About this exercise: Everything in the listing below should be written out again exactly, except the pictures.

Given information:
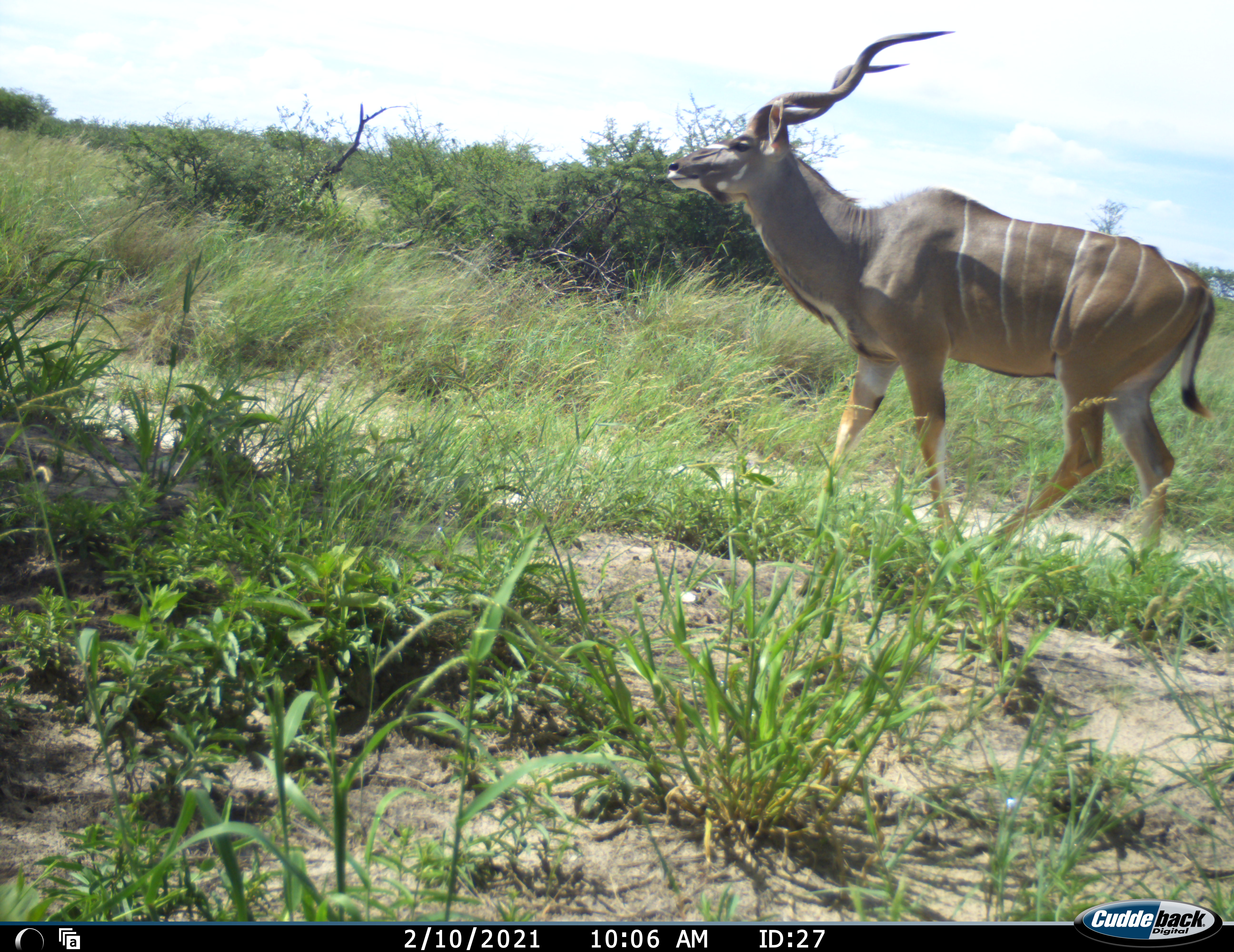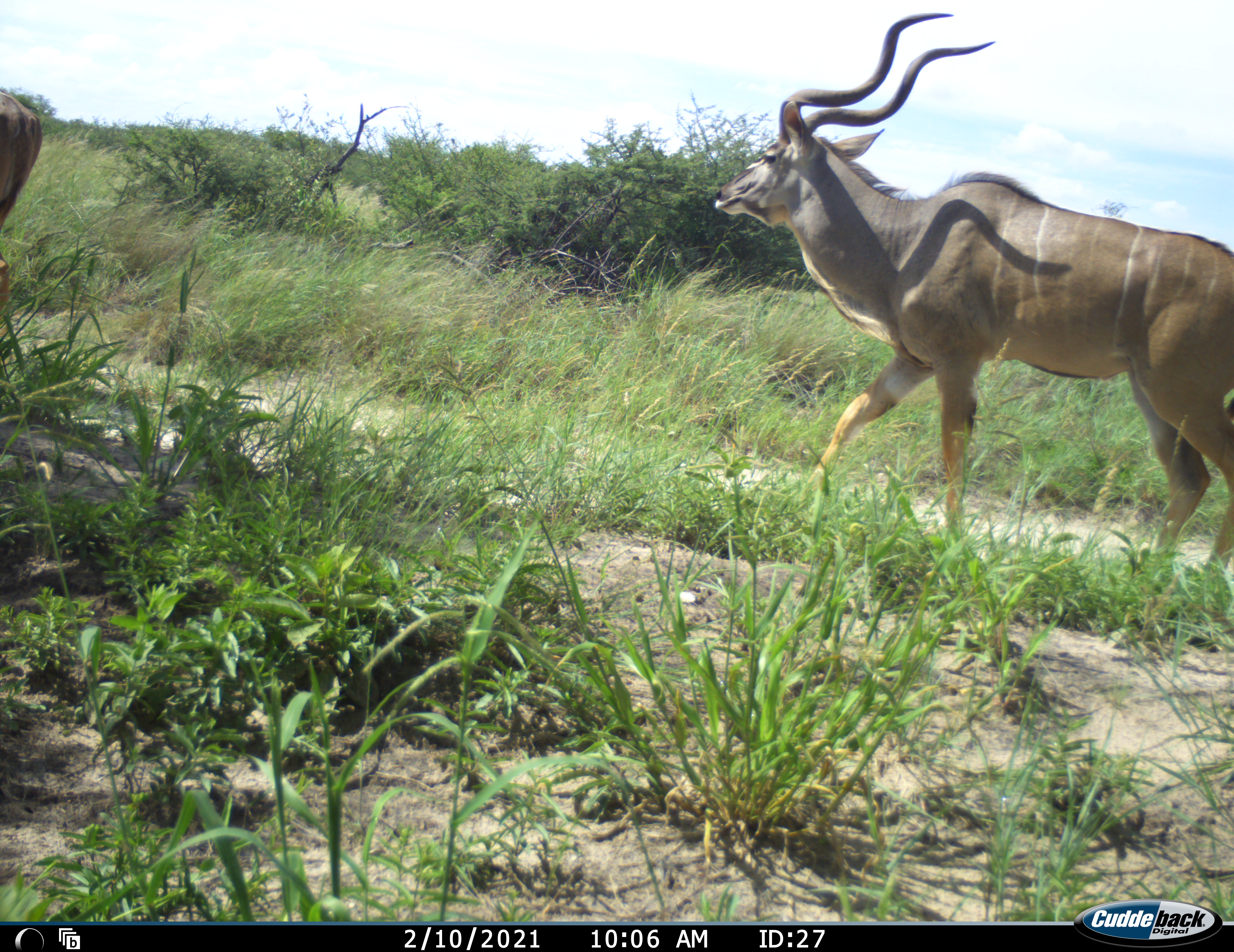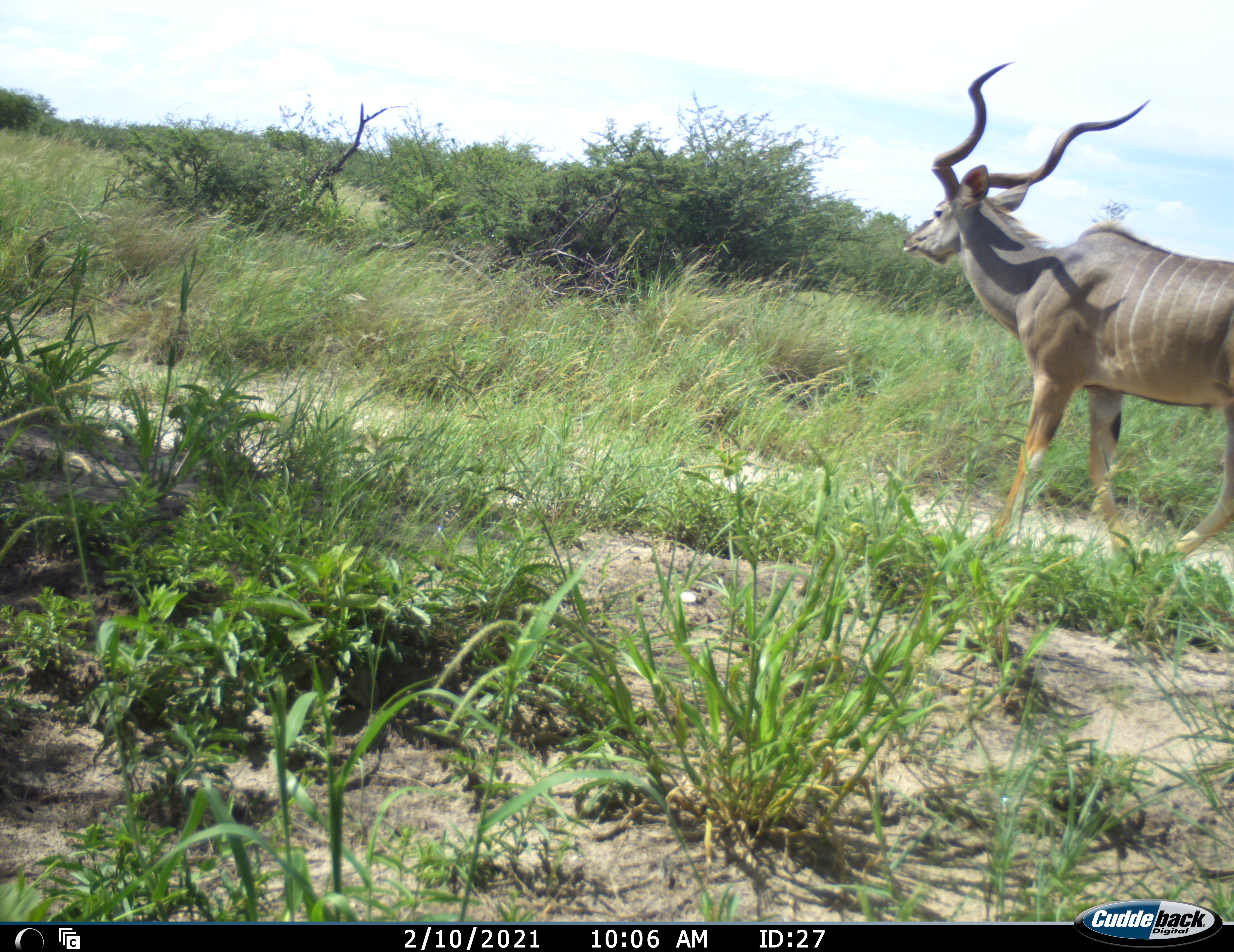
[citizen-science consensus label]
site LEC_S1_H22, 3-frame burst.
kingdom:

Answer to the problem:
[citizen-science consensus label]
site LEC_S1_H22, 3-frame burst.
kingdom:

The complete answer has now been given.